Recovery Scenario	RPO	RTO	Mechanism
Single node failure	0 (replicas)	2-10 min	Shard reallocation
Two node failure (with replicas)	0	5-20 min	Shard reallocation
Availability zone failure	0 (zone-aware replicas)	10-30 min	Cross-zone reallocation
Full cluster loss	Up to 24h	1-4 hrs	Snapshot restore from S3
Accidental index deletion	Up to 24h	20-60 min	Snapshot restore
Data corruption	Up to 24h	1-4 hrs	Snapshot restore

The RPO of “up to 24h” for snapshot-based recovery assumes daily snapshots. If the business requires a lower RPO, increase snapshot frequency to every 4 or 6 hours, reducing RPO to 4-6 hours at the cost of additional snapshot storage and cluster overhead.

The Decision Rule

Deploy 3 dedicated cluster manager nodes in production.

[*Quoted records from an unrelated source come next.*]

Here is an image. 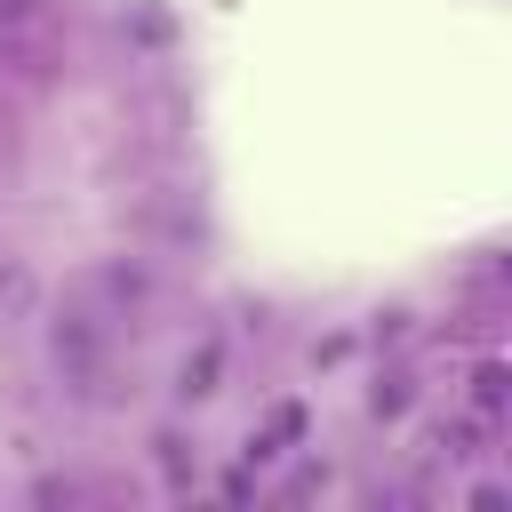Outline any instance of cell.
Wrapping results in <instances>:
<instances>
[{
	"mask_svg": "<svg viewBox=\"0 0 512 512\" xmlns=\"http://www.w3.org/2000/svg\"><path fill=\"white\" fill-rule=\"evenodd\" d=\"M216 392H224V352H216V344L184 352V368H176V400H216Z\"/></svg>",
	"mask_w": 512,
	"mask_h": 512,
	"instance_id": "7a4b0ae2",
	"label": "cell"
},
{
	"mask_svg": "<svg viewBox=\"0 0 512 512\" xmlns=\"http://www.w3.org/2000/svg\"><path fill=\"white\" fill-rule=\"evenodd\" d=\"M72 296H80L88 312H104V320H128V312L152 296V272H144L136 256H112V264H88V272L72 280Z\"/></svg>",
	"mask_w": 512,
	"mask_h": 512,
	"instance_id": "6da1fadb",
	"label": "cell"
},
{
	"mask_svg": "<svg viewBox=\"0 0 512 512\" xmlns=\"http://www.w3.org/2000/svg\"><path fill=\"white\" fill-rule=\"evenodd\" d=\"M32 8H40V0H0V24L16 32V24H32Z\"/></svg>",
	"mask_w": 512,
	"mask_h": 512,
	"instance_id": "ba28073f",
	"label": "cell"
},
{
	"mask_svg": "<svg viewBox=\"0 0 512 512\" xmlns=\"http://www.w3.org/2000/svg\"><path fill=\"white\" fill-rule=\"evenodd\" d=\"M312 488H328V464H304V472H296L280 496H312Z\"/></svg>",
	"mask_w": 512,
	"mask_h": 512,
	"instance_id": "52a82bcc",
	"label": "cell"
},
{
	"mask_svg": "<svg viewBox=\"0 0 512 512\" xmlns=\"http://www.w3.org/2000/svg\"><path fill=\"white\" fill-rule=\"evenodd\" d=\"M32 304H40V288H32V272H24V264H0V312L16 320V312H32Z\"/></svg>",
	"mask_w": 512,
	"mask_h": 512,
	"instance_id": "5b68a950",
	"label": "cell"
},
{
	"mask_svg": "<svg viewBox=\"0 0 512 512\" xmlns=\"http://www.w3.org/2000/svg\"><path fill=\"white\" fill-rule=\"evenodd\" d=\"M464 400H472V416H480V424H504V360H480Z\"/></svg>",
	"mask_w": 512,
	"mask_h": 512,
	"instance_id": "3957f363",
	"label": "cell"
},
{
	"mask_svg": "<svg viewBox=\"0 0 512 512\" xmlns=\"http://www.w3.org/2000/svg\"><path fill=\"white\" fill-rule=\"evenodd\" d=\"M152 448H160V472H168L176 488H192V456H184V440H176V432H160Z\"/></svg>",
	"mask_w": 512,
	"mask_h": 512,
	"instance_id": "8992f818",
	"label": "cell"
},
{
	"mask_svg": "<svg viewBox=\"0 0 512 512\" xmlns=\"http://www.w3.org/2000/svg\"><path fill=\"white\" fill-rule=\"evenodd\" d=\"M408 400H416V376L408 368H392V376H376V392H368V408L392 424V416H408Z\"/></svg>",
	"mask_w": 512,
	"mask_h": 512,
	"instance_id": "277c9868",
	"label": "cell"
}]
</instances>
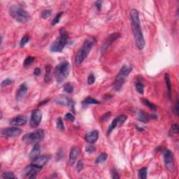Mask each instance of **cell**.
Instances as JSON below:
<instances>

Never run manager-eligible and data roles on the same node in a cluster with more than 5 nodes. A data node under memory or I/O pressure can delay cluster manager heartbeats, triggering unnecessary manager elections.

Take daily snapshots to an off-cluster repository (S3, GCS, or Azure Blob). Verify snapshot integrity monthly by restoring to a test cluster. A snapshot that has never been restored is an untested assumption.

Design for the most likely failure mode (single node failure, RTO: minutes) rather than the worst case (full cluster loss, RTO: hours). Zone-aware replica allocation handles the most likely failure with zero data loss and minimal recovery time.